Friday, April 1, 2022

Amazon Prime facts of the day

Matt Stoller points to the economics of Amazon Prime - Amazon gets between $10-20 bn a year in Prime fees, but delivering these services costs it upwards of $80-100 bn. So what gives?

Stoller points to three reasons,

First, Amazon acquired enough customers for its retail division to monopolize online buying and selling. It did this by offering free shipping and other benefits at a vastly subsidized rate to Prime members. For consumers, this seemed like a great deal. They got a very good reliable place to buy stuff online. But on the other side of the market, for sellers, many of whom sold 80-100% of their wares on Amazon’s Marketplace, Amazon acquired substantial market power. “[We] have nowhere else to go and Amazon knows it,” said one seller that sells products on Amazon.
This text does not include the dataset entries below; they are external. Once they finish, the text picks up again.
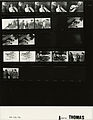 Ford A9572 NLGRF photo contact sheet (1976-04-23)(Gerald Ford Library).jpg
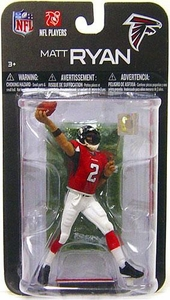 McFarlane Toys NFL 3 Inch Sports Picks Series 7 Mini Action Figure Matt Ryan (Atlanta Falcons)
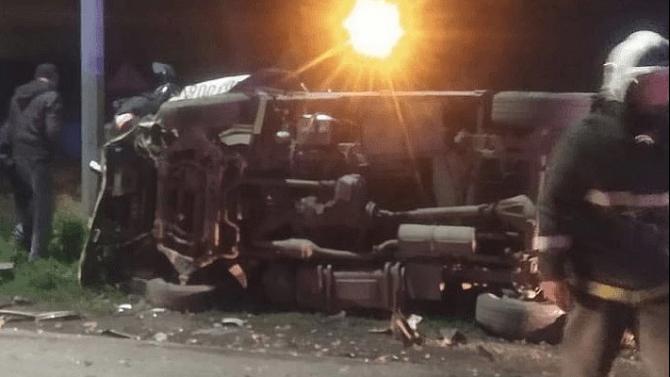 В ДТП под Уфой погиб водитель без прав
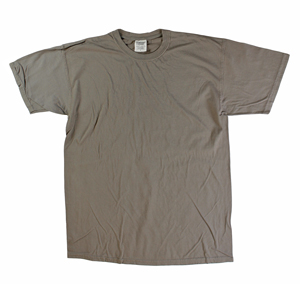 RGRiley | Comfort Color Mens Weed Short Sleeve T's | Closeout | Marginal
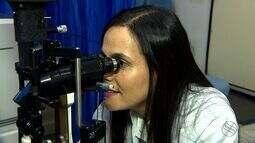 Hospital Universitário vai realizar transplantes de córneas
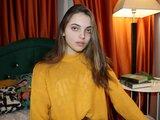 AgnesLong photos jasmin livejasmin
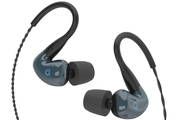 Audiofly AF180 In-Ear Headphones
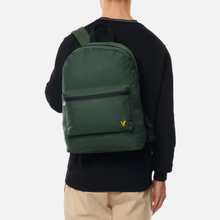 Рюкзак Lyle & Scott Core Classic Jade Green фото- 3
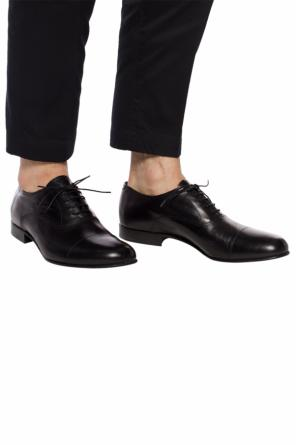Leather derby shoes od Giorgio Armani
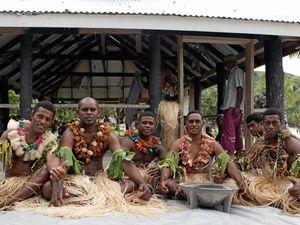 TRAVEL: Cruising the tropical island paradise of Fiji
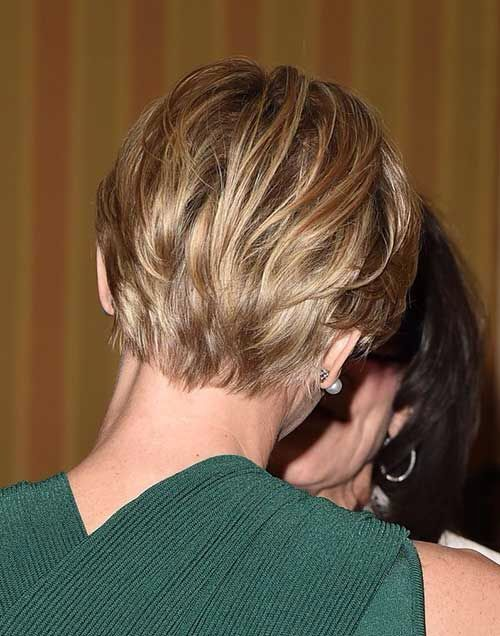 Find this Pin and more on haircuts. Blonde Short Pixie Back View - The 25+ Best Short Hair Back View Ideas On Pinterest Highlights
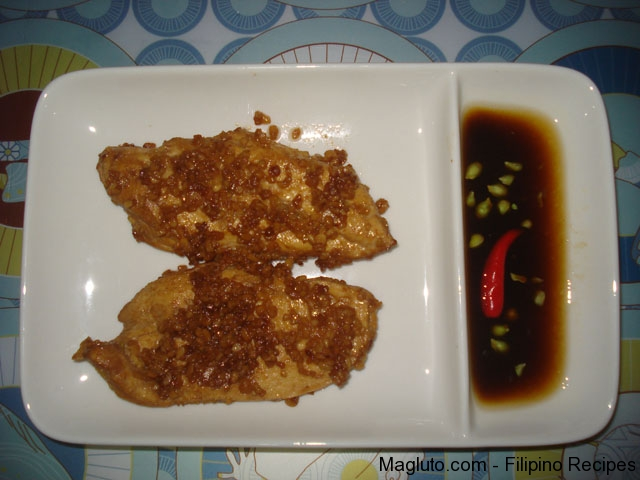 Filipino recipes using chicken breast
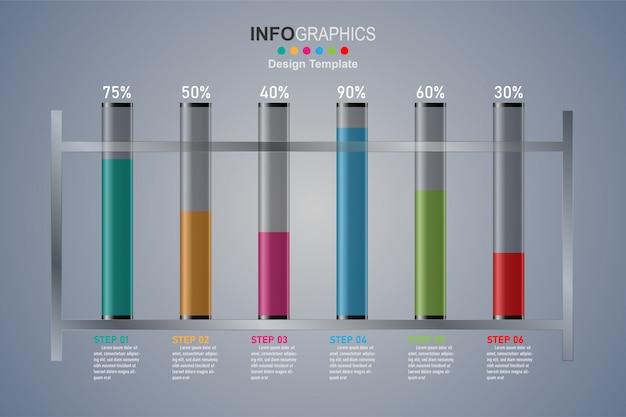 Modelo de design moderno para infográficos com tubos de vidro 6 passo. Vetor Premium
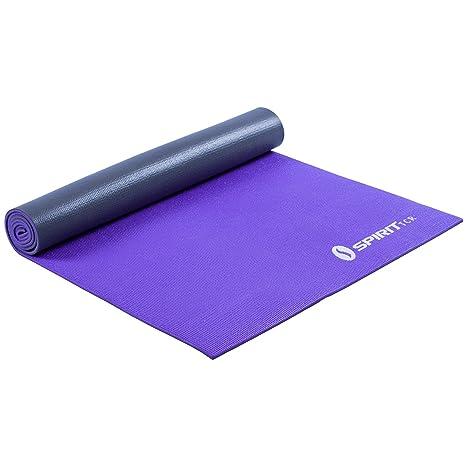 Antonio Banderas Spirit Antideslizante Yoga Mat - Esterilla ...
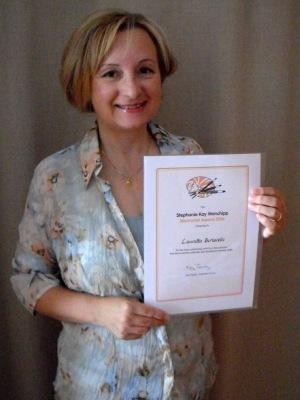 steph-award-2016-lauretta-bertarelli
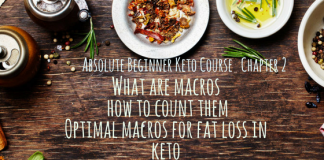 Absolute Beginner Keto Course Chapter 2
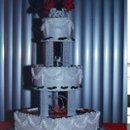 130x130_sq_1227281729813-cake22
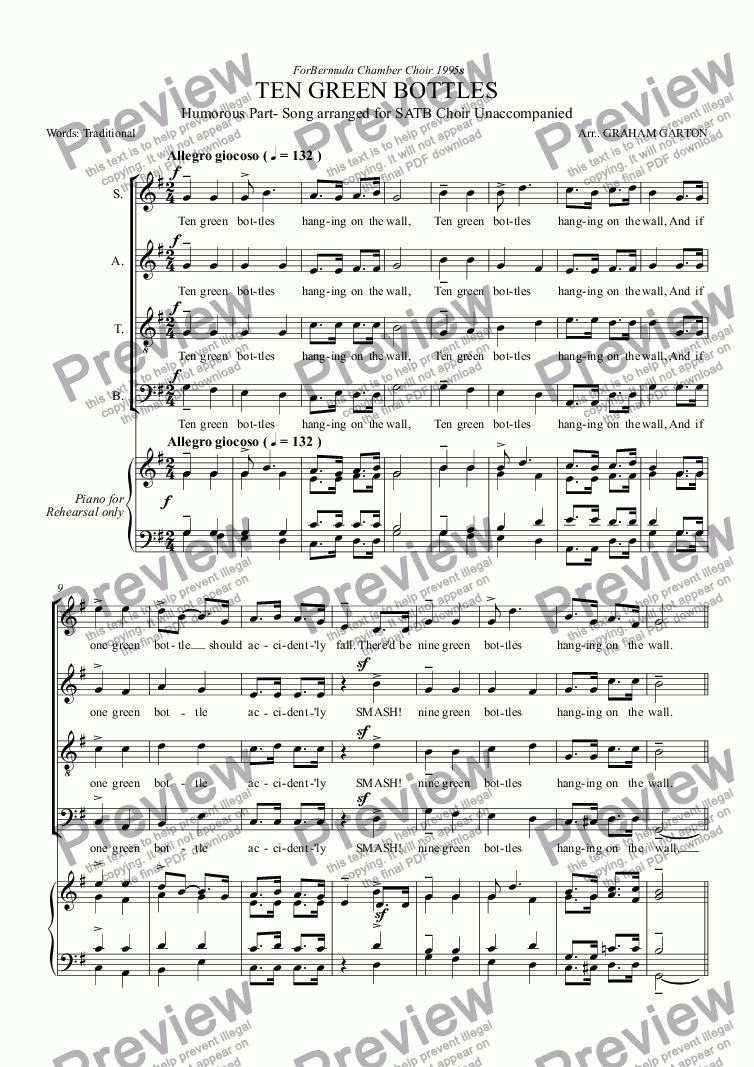 page one of PART-SONG - TEN GREEN BOTTLES Humorous Part-Song for Choir SATB unaccompanied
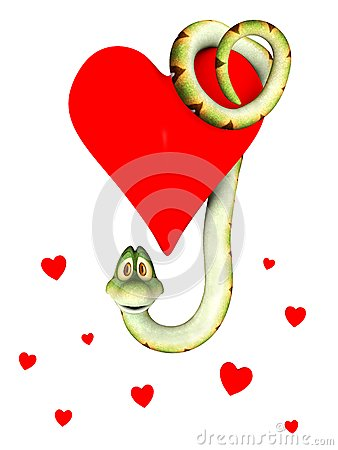 Cartoon snake in love, hanging from a heart.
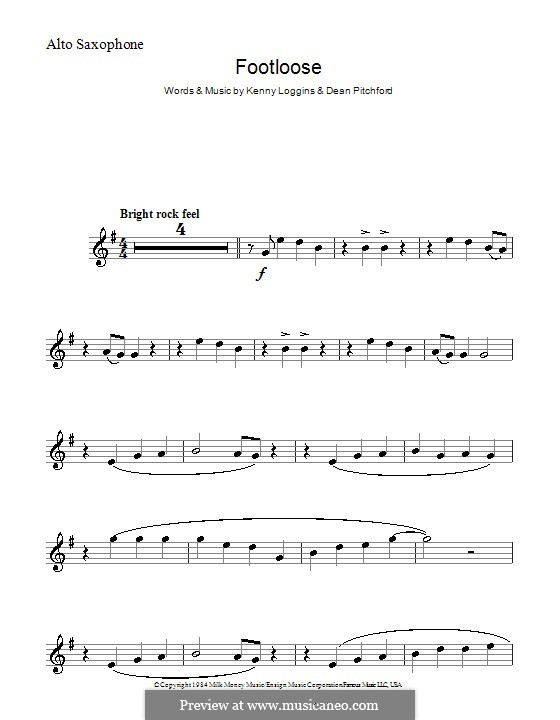 Footloose: For alto saxophone by Kenny Loggins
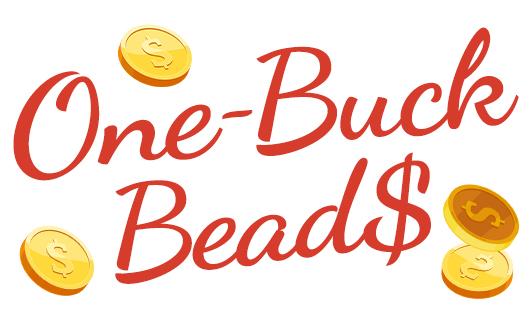 One-Buck Beads Sale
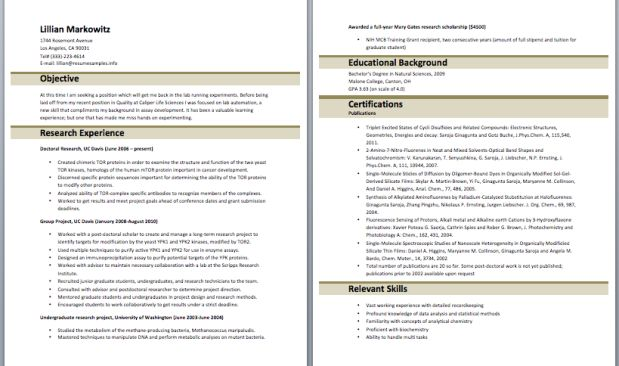 Recruiter Resume Sample Bilingual Recruiter Resume  Resume  Pinterest  Sample Resume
Second, Amazon forced these captive sellers to pay massive fees to sell on its marketplace, by making them use its fulfillment and warehousing (as well as other services). Amazon took those fees, which brought in $121 billion in 2021, to pay for its various Prime benefits, including shipping. And third, and this is where it becomes brilliant, Amazon then forced those sellers to keep their prices high through non-Amazon sales channels. If they ever sold elsewhere for less, they would be de facto kicked off Amazon.
These three steps were each pivotal. Without the subsidy of Prime, it wouldn’t have been possible for Amazon to capture control over most online buying. Without the seller fees, Amazon couldn’t afford that subsidy. And without forcing sellers to raise their prices elsewhere to ensure Amazon had the lowest prices online, you’d see signs like ‘Buy cheaper at eBay.com’ or ‘Walmart.com costs less than Amazon’ everywhere, and Amazon would be undercut in the marketplace. But you don’t see such signs.

This again underlines the problems with the prevailing ideology on competition which is narrowly focused on consumer welfare. It overlooks the important aspect of entry barriers. Such barriers, like those erected by Big Tech firms, restrict the space of possibilities or the market frontier (on price, technology, variety, access, ease etc) and gives an illusory comfort about consumer welfare. Even on consumer welfare, these entry barriers are depriving consumers off potential welfare enhancement opportunities.